▶ **WORK INSTRUCTIONS**:
1: Render this sentence from the piece on test scenarios in Spanish: "Calculation scenarios tend to have more (or much more) detail."
2: Carry on the piece on test scenarios, picking up right after its last sentence.

▶ **TEXT PROVIDED**:
__________
Scenario: Convert random sequence to pause sequence
Given random sequence <value>
When converted to pause from 0.2 to 0.5
Then pause length is <length>
| value | length | Notes |
| 1.0 | .5 s     | maximum |
| 0.9 | .47 s    |
| 0.4 | .32 s    |
| 0.6 | .38 s    |
| 0.0 | .2 s     | minimum |

Another internal test could check the plumbing between the pause sequence method and the reply functionality.

Scenario: Check that random sequence produces appropriate pauses
Given random sequence is:
| value |
| 1.0   |
| 0.9   |
| 0.4   |
| 0.6   |
| 0.0   |
When bot replies “hello”
Then the pauses between character are:
| char | pause |
| H    | .5 s  |
| e    | .47 s |
| l    | .32 s |
| l    | .38 s |
| o    | .2 s  |


I suggest you have at least the two external scenarios that show a single reply and also check randomness on a series of replies. Depending on the complexity of the implementation, you might have the other scenarios as internal tests for methods or combinations of methods.

Decompose Scenarios for Simpler Scenarios

A blog question on relative dates by Gojko Adzic triggered a blog post by Seb Rose.   The two blog posts showed there are many shades of gherkin.  I’d like to use the example in those two posts to demonstrate a couple of facets of scenario decomposition. This uses a slightly different shade than Seb’s.


Let’s start with a scenario that might have been created during the discovery phase for this story. The example revolves around credit card transactions that reserve an amount of money.   If those transactions are not finalized by an actual charge within a certain amount of time, they are cancelled.   The scenarios might look like:

Scenario: Transaction aged by one month or less remains pending
Given a transaction received one month ago
When batch is processed
Then transaction remains pending
Scenario: Transaction aged over one month is cancelled
Given a transaction received over one month ago
When batch is processed
Then transaction is cancelled

These scenarios assume that the customer knows about the daily batch job or else the When might be reworded to a more customer-understood term.     


When the scenario from discovery is explored in the formulation phase, then additional scenarios may be created that capture more detail of behavior.  I differentiate between flow scenarios (like the one above) that have state (e.g. a transaction that must be created) and calculation scenarios where an algorithm or business rule yields a result.   Calculation scenarios tend to have more (or much more) detail.
__________
▶ **SUPPLIED INFORMATION**:
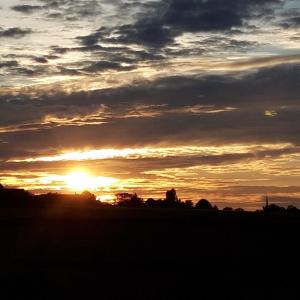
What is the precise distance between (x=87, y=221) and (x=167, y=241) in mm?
Result: 8572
__________
▶ **FINAL ANSWERS**:
1: Los escenarios de cálculo suelen tener más (o mucho más) detalle.

2:
There could be some separation of behavior in the cancellation rule.  It could be split into a calculation of the differences in two dates and a determination of the actions based on the differences.   This separation allows for more re-use in different scenarios, just like separation in code.   If the date difference calculation was previously used in an application, then there should already have been a scenario/test for it.   If not, you collaborate on creating a scenario for it:

Scenario:  Calculation - Difference in Two Dates
* Difference in Months and Days between Date and Another Date
| Date        | Another Date | Difference    | Notes       |
| 20-Feb-2020 | 20-Mar-2020  | 1 month 0 day |  common     |
| 19-Feb-2020 | 20-Mar-2020  | 1 month 1 day |  “          |
| 29-Feb-2020 | 31-Mar-2020  | 1 month 0 day | previous month does not have the day|
| 29-Feb-2020 | 30-Mar-2020  | 1 month 0 day |  "          |
| 29-Feb-2020 | 29-Mar-2020  | 1 month 0 day |  “          |

I typically have a Notes column on every table.  It can explain why a particular set of values is being used.  That’s handy when you re-visit a scenario after enough time has passed that the reason has faded. 

I also suggest the description of the calculation be put in comments with the scenario.   Part of it might read:

#If the previous month does not contain the day, then use the highest day available

This calculation can get rather complicated and messy. Take a look at Seb’s blog for even more examples.   Notice that the calculation is asymmetric.    One month after 29-Feb-2020 is 29-Mar-2020.   Once the triad starts creating this scenario, the customer might alter the requirement to something simpler, like cancel “over 30 days”, unless there was a legal requirement for the complexity.   In that case, the calculation scenario should be reviewed by the subject matter expert to ensure that it meets that requirement.     

With the difference in dates separate, the cancellation rule can be stated as:

Rule:  Cancel transactions aged over one month
| Difference    | Category       | Action         |        
| 1 month 0 day | one_month      | Remain pending |
| 1 month 1 day | over_one_month | Cancel         |

Examples with data for a scenario could be:

| Trans Date  | Batch Date  | Category       | Action         |
| 20-Feb-2020 | 20-Mar-2020 | one_month      | Remain pending |
| 19-Feb-2020 | 20-Mar-2020 | over_one_month | Cancel         |

Note that this business rule uses the result of the difference calculation.   Each rule/calculation can be simpler, as each is deals with fewer of the details.   The examples of this rule utilize one of the examples in the difference calculation rule.   Note that the names of the categories should reflect the customer’s terminology.  

Let’s incorporate the example data of the cancellation rule into the flow scenario from discovery.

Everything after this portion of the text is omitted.